Softwares such as Airtable or Notion have a clear vision of being business-agnostic and offering a true all-in-one solution.
They educate their users on use cases and allow them to unleash their creativity. With time, users get to develop skills specific to these tools and this seems like a good investment as they get the promise that they won’t have to look for another tool as the one they are using is offering many of the features needed.
On the other hand, integrations tend to take the opposite paradigm by offering a small but solid brick in terms of features, but also the freedom to use other specific tools seamlessly. It’s the Slack model.
I think the trend of all-in-one tools that are well integrated with third applications will still prevail, entailing a fierce competition in the market. Subscription prices will still go down and be a competitive edge for those targeting mid-sized companies.

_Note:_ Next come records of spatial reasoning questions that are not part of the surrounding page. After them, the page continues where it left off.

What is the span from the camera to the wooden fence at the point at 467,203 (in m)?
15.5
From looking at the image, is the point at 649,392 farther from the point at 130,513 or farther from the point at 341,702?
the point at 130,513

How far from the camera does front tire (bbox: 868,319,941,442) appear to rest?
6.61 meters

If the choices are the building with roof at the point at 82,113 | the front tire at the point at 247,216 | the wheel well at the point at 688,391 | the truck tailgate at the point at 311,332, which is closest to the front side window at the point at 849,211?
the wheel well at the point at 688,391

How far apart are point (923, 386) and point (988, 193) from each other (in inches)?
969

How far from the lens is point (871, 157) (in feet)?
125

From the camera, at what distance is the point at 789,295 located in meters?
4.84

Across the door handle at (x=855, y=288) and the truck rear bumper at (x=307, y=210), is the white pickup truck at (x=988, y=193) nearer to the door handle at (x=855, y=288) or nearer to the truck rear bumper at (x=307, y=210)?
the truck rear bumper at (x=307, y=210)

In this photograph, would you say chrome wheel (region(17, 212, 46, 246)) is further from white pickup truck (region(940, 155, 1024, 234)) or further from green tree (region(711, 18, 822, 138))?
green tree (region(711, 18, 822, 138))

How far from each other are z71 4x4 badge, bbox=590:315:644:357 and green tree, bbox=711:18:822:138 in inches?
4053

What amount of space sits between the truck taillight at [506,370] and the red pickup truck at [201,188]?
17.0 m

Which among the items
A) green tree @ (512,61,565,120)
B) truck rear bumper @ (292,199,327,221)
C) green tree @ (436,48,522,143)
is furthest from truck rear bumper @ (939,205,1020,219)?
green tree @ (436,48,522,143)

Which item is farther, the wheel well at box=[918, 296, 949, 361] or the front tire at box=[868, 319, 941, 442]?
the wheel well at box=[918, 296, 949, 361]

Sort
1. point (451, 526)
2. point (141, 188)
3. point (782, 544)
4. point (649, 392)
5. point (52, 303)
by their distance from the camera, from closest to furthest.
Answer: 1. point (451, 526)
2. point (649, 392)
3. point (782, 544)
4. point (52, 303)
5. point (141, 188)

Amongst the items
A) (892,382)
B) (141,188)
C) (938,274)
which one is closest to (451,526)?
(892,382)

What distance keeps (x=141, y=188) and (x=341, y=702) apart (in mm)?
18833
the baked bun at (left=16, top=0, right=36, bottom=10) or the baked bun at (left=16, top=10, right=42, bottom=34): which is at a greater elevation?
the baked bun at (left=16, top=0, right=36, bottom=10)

Your favorite SaaS product apart from yours?
I love airtable as I’m fond of well-structured data. I use it in many areas, content projects like CRM, as well as personal life organization.
But that’s probably because I’m a former fan of excel (and one can see a subliminal blink of it in Excelway 😉 ).
Your favorite European SaaS company?
I don’t use it so much anymore but I have a lot of respect for Zenkit. To me, they were the first to introduce the different data views, from table to kanban to mindmap, long before I knew of airtable.
I also use Crisp.chat for customer support. They are French, their product is solid and their pricing is interesting.
I like what they are doing at Crisp as well. A very affordable chat solution.
What is the team size currently both on-premise and remote, and are there any plans to expand the team?
Today we are five people on the team, getting periodic help from five other people from time to time. The goal is to grow the internal team to 10 by the end of the year.
AWS or Azure or GCP? Which you used for Excelway and which would you choose if you are starting a SaaS company today and why?
AWS due to the wide-scale use of it, it just makes it easy for a new SaaS company.
Some words of advice for any aspiring entrepreneurs especially in the SaaS space? In your experience, what are some of the mistakes to avoid at all costs?
Today, we have access to billions of learning resources, from MOOCs to blogs and online communities. If you’re a bootstrapped startup, chances are you don’t have all the skills you think you need to launch. So one thing that we tend to do is to try to learn everything we can until we are “ready”.
As fulfilling and rewarding as learning is, one should be careful to not fall into the analysis paralysis or learning trap.
This is one of the mistakes I made and that I regret. I don’t regret having learned, but I regret spending so much of time-consuming resources compared to executing. It’s also easy to get lost with the amount of knowledge provided, most of them for free.
My advice would be to be conscious about the time we’re spending learning and always question what we’re looking for, how is it gonna serve us, do we really have to learn it (by reading this blog, doing this MOOC, attending this webinar, etc., or can we start executing something and get to the learning and best practice reviews later?
The best resource that I found online is the YC online startup school. Their videos are short (30 min) and to the point. I recommend every aspiring entrepreneur to sign up to their free program and start their learning journey there.
That's some really good advice to avoid getting sucked into information overload and minimal execution. That was a very informative and interesting chat. Much appreciated for taking the time and all the very best for the upcoming launch of Excelway.
Happy to share thoughts anytime, Yusuff. Thanks for having me.